Say What You Mean in Your Will – Because a Court Probably Won’t be Able to Figure it Out for You

Happy New Year!

The necessity for a testator to clearly set out his or her intentions in a will is trite.  As a recent Nova Scotia case points out, if a will does not properly deal with the distribution of assets and the intention of the testator is otherwise unclear, the Courts will not “re-write” a will by inferring how the testator intended to deal with such assets.

In Re Das Estate, the testator devised most of his estate to his wife in trust for her own use in her sole and unfettered discretion.  There was a notable exception though.  An investment account worth almost $1 million was not included in the devise to the wife.  The only provision in the will for that account was that, should the wife not survive the testator by 10 days, the balance of the estate (after a devise to his daughter which again excluded the investment account) was to be distributed to various educational institutions and charities.  The wife did survive the testator by more than 10 days.  So what of the investment account?  On a motion for directions, the Court was asked how it should be disposed of.  Could the Court determine from the will and any admissible extrinsic evidence how the testator intended to deal with the account?  Did he mean to leave it to the wife? – the daughter? – the charities?  Is there an intestacy with respect to the account?

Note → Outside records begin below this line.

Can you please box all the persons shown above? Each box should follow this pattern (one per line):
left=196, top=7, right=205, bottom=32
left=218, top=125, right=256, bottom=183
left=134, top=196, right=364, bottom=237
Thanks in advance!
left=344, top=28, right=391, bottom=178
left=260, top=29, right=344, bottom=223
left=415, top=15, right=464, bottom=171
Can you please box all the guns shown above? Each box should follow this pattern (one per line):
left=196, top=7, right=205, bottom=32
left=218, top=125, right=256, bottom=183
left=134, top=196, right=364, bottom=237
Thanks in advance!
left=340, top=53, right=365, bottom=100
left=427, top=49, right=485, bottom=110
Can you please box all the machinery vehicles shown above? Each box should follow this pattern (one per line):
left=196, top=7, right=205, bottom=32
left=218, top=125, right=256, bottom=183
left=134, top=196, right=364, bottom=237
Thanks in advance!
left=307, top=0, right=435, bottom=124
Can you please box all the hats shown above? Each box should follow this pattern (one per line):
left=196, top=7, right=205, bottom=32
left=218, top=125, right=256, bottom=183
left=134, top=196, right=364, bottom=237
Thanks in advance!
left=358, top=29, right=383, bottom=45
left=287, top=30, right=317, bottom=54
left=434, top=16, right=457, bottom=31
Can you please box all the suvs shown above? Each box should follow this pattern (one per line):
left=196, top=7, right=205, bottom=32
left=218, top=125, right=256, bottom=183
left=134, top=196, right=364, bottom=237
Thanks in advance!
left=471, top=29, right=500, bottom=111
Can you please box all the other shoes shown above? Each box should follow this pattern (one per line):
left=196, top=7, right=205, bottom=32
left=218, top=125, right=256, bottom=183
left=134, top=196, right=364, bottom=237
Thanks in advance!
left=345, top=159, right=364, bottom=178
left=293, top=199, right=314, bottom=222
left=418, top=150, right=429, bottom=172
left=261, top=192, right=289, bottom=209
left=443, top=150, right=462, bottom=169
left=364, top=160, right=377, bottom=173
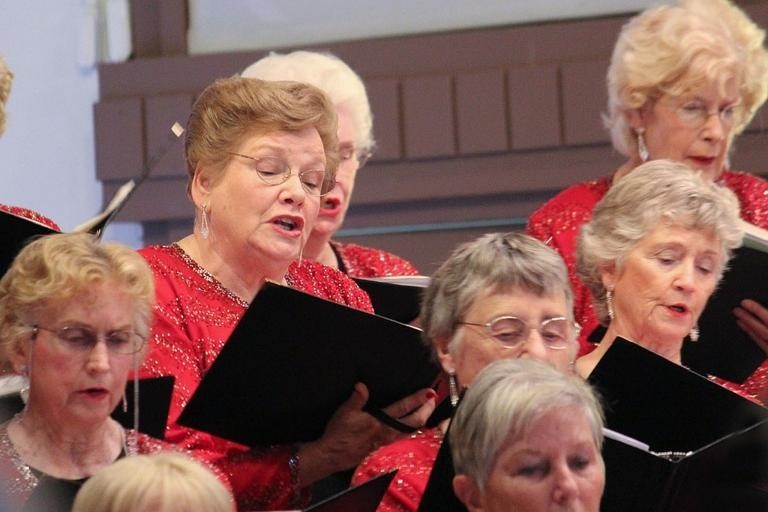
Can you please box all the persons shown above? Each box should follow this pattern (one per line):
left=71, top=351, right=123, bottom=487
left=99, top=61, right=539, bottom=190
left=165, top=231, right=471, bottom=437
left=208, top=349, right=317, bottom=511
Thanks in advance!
left=243, top=51, right=422, bottom=278
left=451, top=358, right=609, bottom=512
left=524, top=1, right=768, bottom=355
left=0, top=233, right=237, bottom=512
left=349, top=231, right=582, bottom=512
left=2, top=59, right=63, bottom=233
left=69, top=455, right=232, bottom=510
left=128, top=77, right=440, bottom=512
left=569, top=159, right=767, bottom=409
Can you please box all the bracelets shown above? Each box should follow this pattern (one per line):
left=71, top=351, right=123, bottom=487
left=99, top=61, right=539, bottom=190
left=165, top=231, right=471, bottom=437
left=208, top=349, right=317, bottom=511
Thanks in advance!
left=288, top=449, right=307, bottom=487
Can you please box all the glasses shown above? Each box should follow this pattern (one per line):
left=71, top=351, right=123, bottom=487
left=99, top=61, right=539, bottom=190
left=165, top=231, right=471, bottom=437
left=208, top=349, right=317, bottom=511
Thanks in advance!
left=455, top=316, right=583, bottom=349
left=33, top=325, right=149, bottom=355
left=231, top=152, right=334, bottom=196
left=651, top=98, right=746, bottom=127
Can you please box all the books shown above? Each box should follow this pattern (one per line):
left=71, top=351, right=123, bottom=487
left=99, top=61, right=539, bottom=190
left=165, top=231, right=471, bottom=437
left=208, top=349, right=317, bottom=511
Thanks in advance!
left=0, top=175, right=140, bottom=276
left=586, top=338, right=768, bottom=512
left=178, top=282, right=466, bottom=450
left=3, top=373, right=174, bottom=443
left=346, top=275, right=432, bottom=323
left=302, top=469, right=399, bottom=510
left=587, top=217, right=768, bottom=383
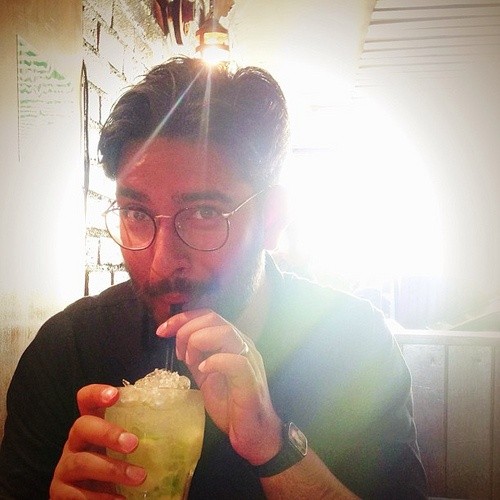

The Court went through the process of determining when it can and cannot determine the intention of a testator for the purpose of interpreting a will.  Known as the “armchair rule” of interpretation (because it requires the Court to put itself in the position of the testator), the rule has two requirements:

“The first is that the court must be satisfied that there has been an inaccurate expression by the testator of his intention, and the second is that it must be clear what words the testator had in mind at the time when he made the apparent error which appears in the will.”

The Court appears to have been satisfied that there was an inaccurate expression by the testator of his intentions concerning the investment account but ultimately found that there was insufficient evidence to determine what his intentions were and any inference by the Court would be nothing more than speculation.  Unless there is some indication from other portions of the will or reliable extrinsic evidence as to what was intended, the Court will not infer an intention.  While the Court did find that reliance on extrinsic evidence has been expanded to allow its use outside of situations of patent ambiguity in a will, it was not able to find evidence in this case that would indicate upon which of various potential beneficiaries the testator wished to bestow the investment account.  The result is that, despite the general rule that Courts should strive to avoid an intestacy, the judge here found he had no other choice but to declare an intestacy with respect to the investment account, resulting in it passing to the wife and daughter and leaving the charities out.

I would include a moral here but I think that my intention can be reasonably inferred.